Un peu d'histoire...
La myopathie facio-scapulo-humérale (FSH) a été rapportée pour la première fois en 1884 par deux médecins français de l’Hôpital de La Charité, à Paris, les Docteurs Landouzy et Dejerine. En fait, il est établi que le Docteur Duchenne de Boulogne avait décrit ce type particulier de myopathie quelques années auparavant (1868).
Dans la période contemporaine, on retiendra deux études cliniques d’importance : celle conduite par le Dr. Frank Tyler dans une très grande famille de Mormons vivant dans l’Utah (États-Unis)en 1950, et celle du Pr. Padberg (Leiden, Pays-Bas) en 1982, lequel a consacré sa thèse de doctorat à la myopathie facio-scapulo-humérale dans la population hollandaise.

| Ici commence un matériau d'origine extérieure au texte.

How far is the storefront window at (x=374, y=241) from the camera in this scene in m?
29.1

En 1990, l’anomalie génétique de la FSH est cartographiée par l’équipe hollandaise de l’Université de Leiden. Elle se situe à l’extrémité du bras long du chromosome 4. Depuis, les travaux d’identification du gène se poursuivent, non sans mal, le mécanisme intime de la maladie semblant échapper aux lois habituelles de la génétique classique. Cette découverte a permis entre autres choses de confirmer que les formes classiques et les formes infantiles à début précoce correspondaient bien à la même maladie.
Indépendamment de l’identification du gène, les premiers essais cliniques dignes de ce nom ont vu le jour aux États-Unis, notamment avec l’albutérol (2001) puis plus récemment avec les anticorps bloquant la myostatine (2006) ou avec des techniques innovantes de thérapie cellulaire ciblée (2006).